After carefully reviewing all the evidence presented before the Court as to this issue, we find that at this stage of the proceedings, under the relevant standard of likelihood of success, the theory of deceit ("dolo") is simply not applicable. Quite the contrary, the evidence tends to indicate that the incidents raised by defendant in support of their claim of deceit (e.g. delays In the completion of the work, costs overruns) were amply discussed by the parties, represented by counsel, during the extensive process of negotiation of the P.A. Accordingly, defendant's alternative theory of unenforceability of the P.A. also fails.

In sum, being the P.A. a valid and enforceable contract, we find that the order for provisional remedies to secure satisfaction of judgment issued on May 3, 1996 was properly entered.
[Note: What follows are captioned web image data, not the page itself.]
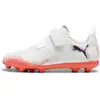 Chaussures de football FUTURE 8 PLAY FG/AG Enfant 28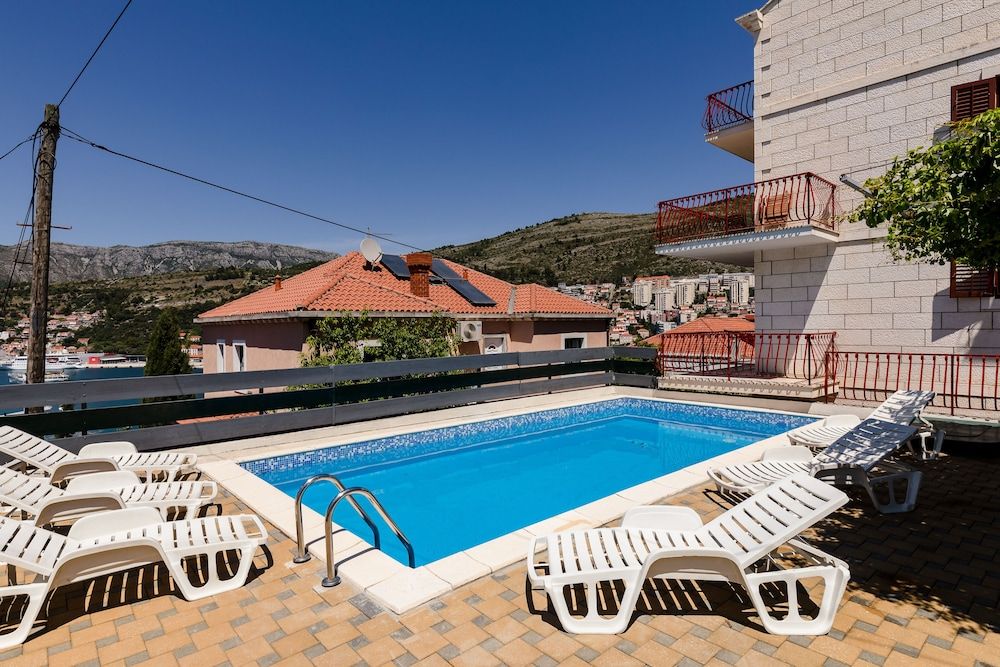 undefined Villa Valjalo 3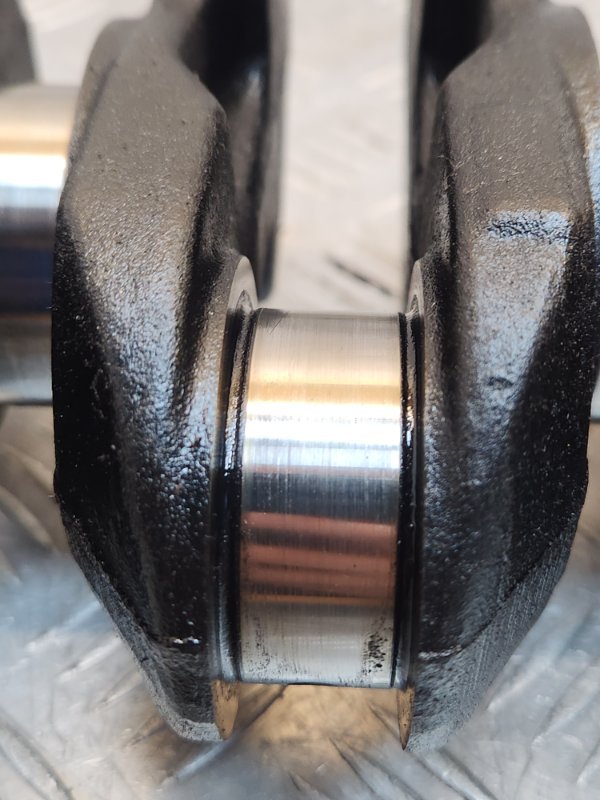 Коленвал, 8000 рублей, Красноярск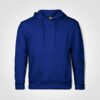 BOSTON HOODIE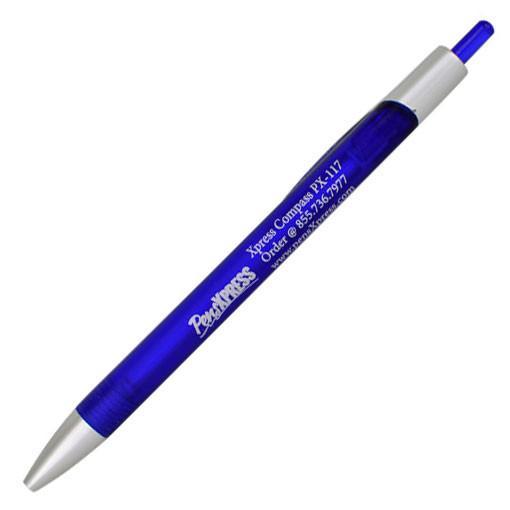 Xpress Compass, Personalized Pens with Logo โ PensXpress
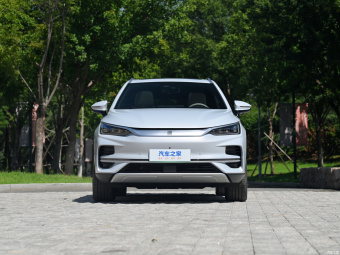 BYD Tang EV Exclusive 730KM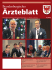 Brandenburgisches Ärzteblatt 1/2014
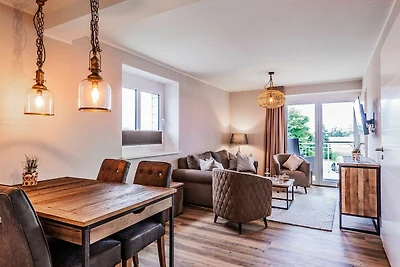 Elbaussicht Appartement D3 R3
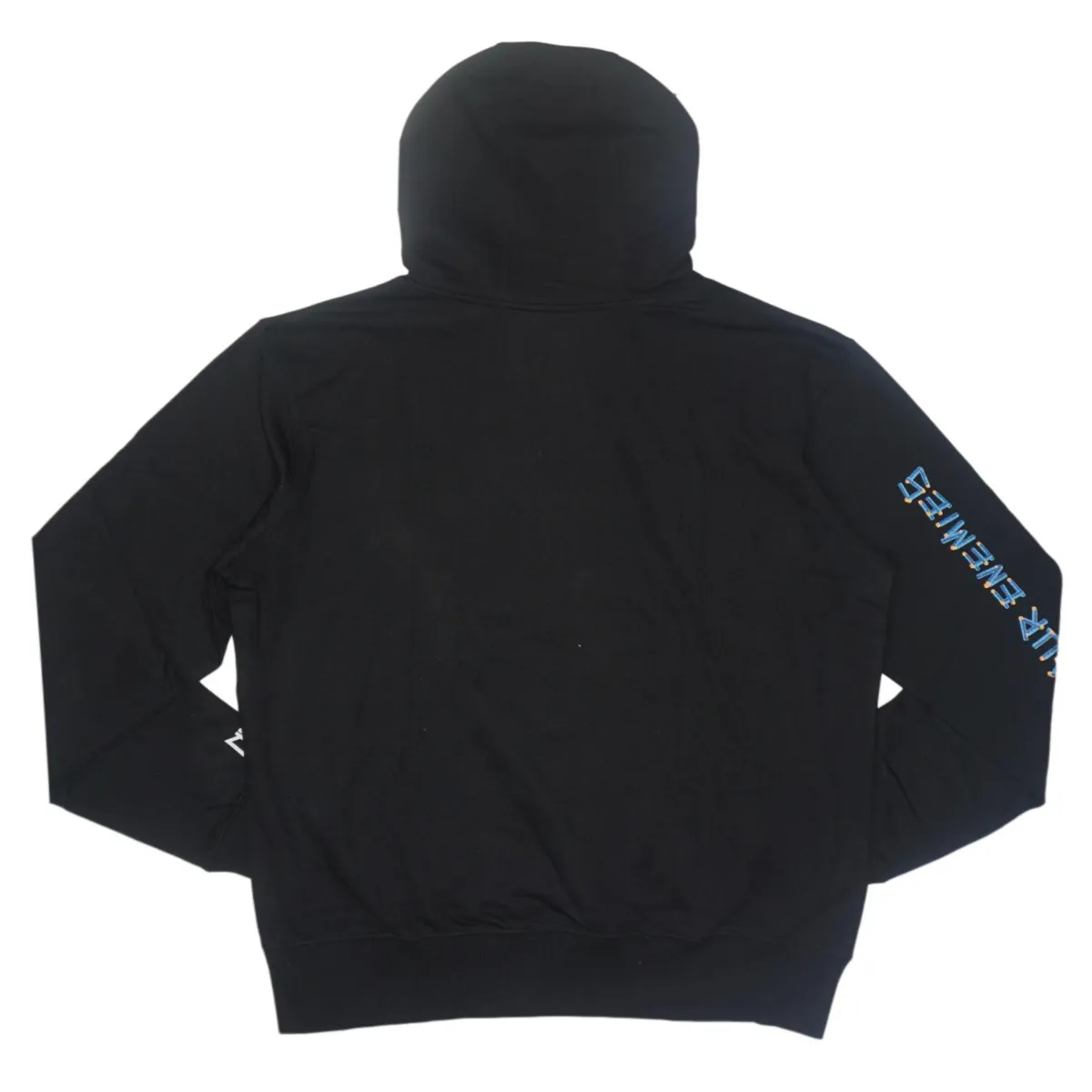 Nerf Hoodie (Black) /D18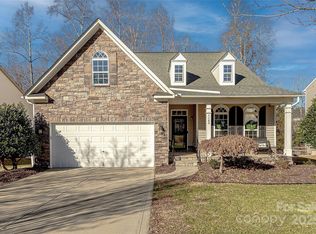 1160 Bontrager Trl, Fort Mill, SC 29715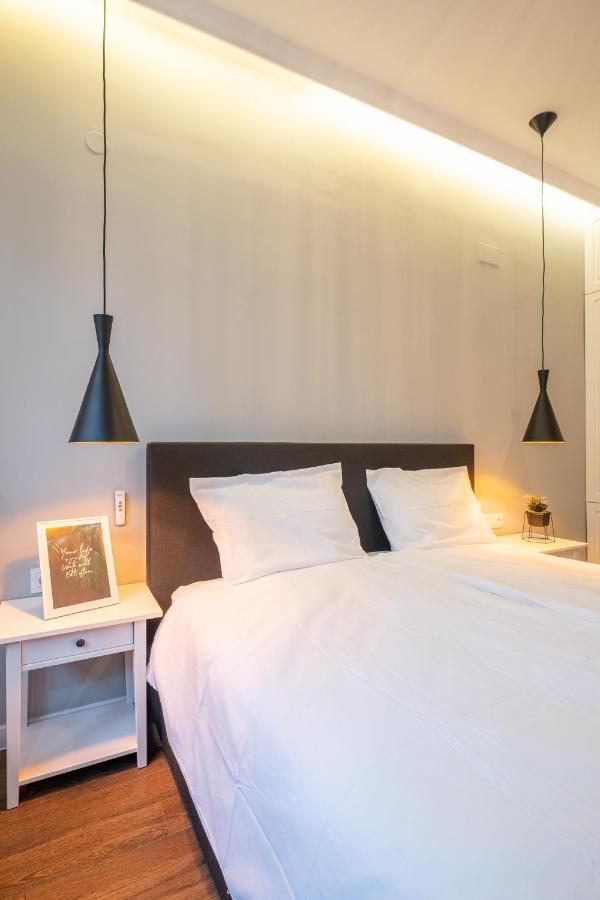 Designer & Cozy 2Bd Flat With A Parking In The City Center By Flat Mаnager Sofya Dış mekan fotoğraf
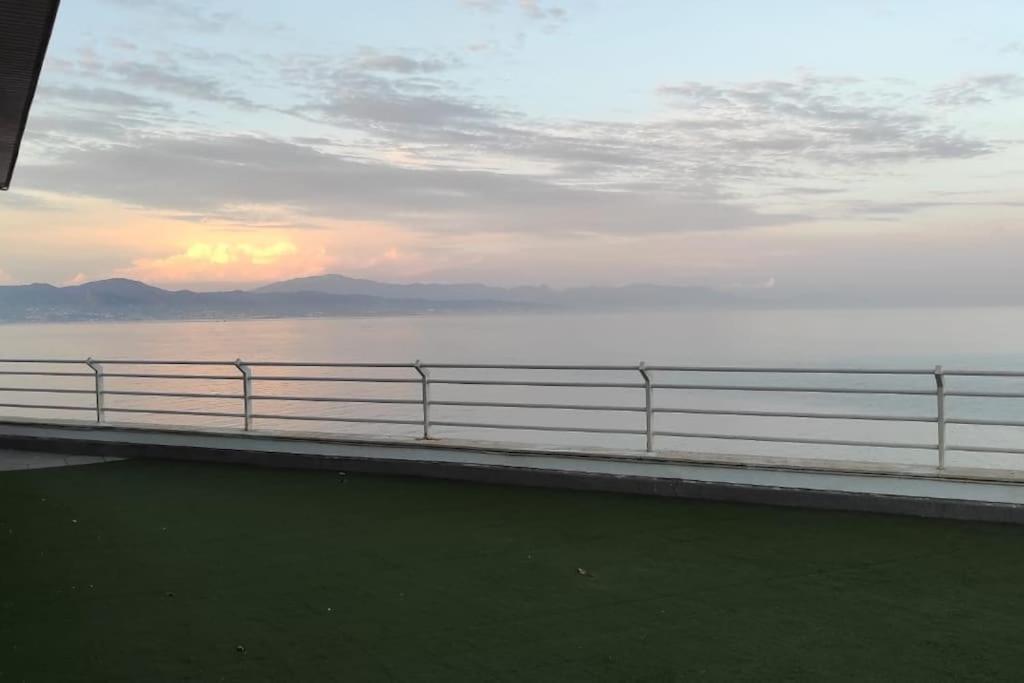 Loft Castillo Santa Clara Torremolinos Kültér fotó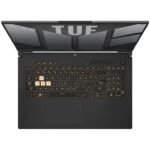 لپ تاپ ایسوس مدل FX707vu I7 13620H 16GB 1TB 6G 4050 (fx707vu i7 13620 16 1 4050) - Image 2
Rule 56.1 of the Puerto Rico Rules of Civil Procedure.

For the reasons stated above, defendants GCC and FOI's Urgent Motion to Set Aside the Ex-parte Order (docket entry 7) was denied by Order entered on February 27, 1997 (docket entry 137).

SO ORDERED.

NOTES

[1] As amended by Amendment # 01, executed on August 31, 1995.

[2] See Joint Exhibit I.

[3] The equivalent provisions related to RCI are sections 11.3 & 11.4.

[4] The parties stipulated that although this letter appears dated March 6, 1996, the correct date is April 6, 1996.

[5] Paragraph 12.4(b) of the contract required the parties to engage in a good faith negotiation and fair dealing in the preparation and execution of the collateral documents listed at paragraph 6 as guarantees.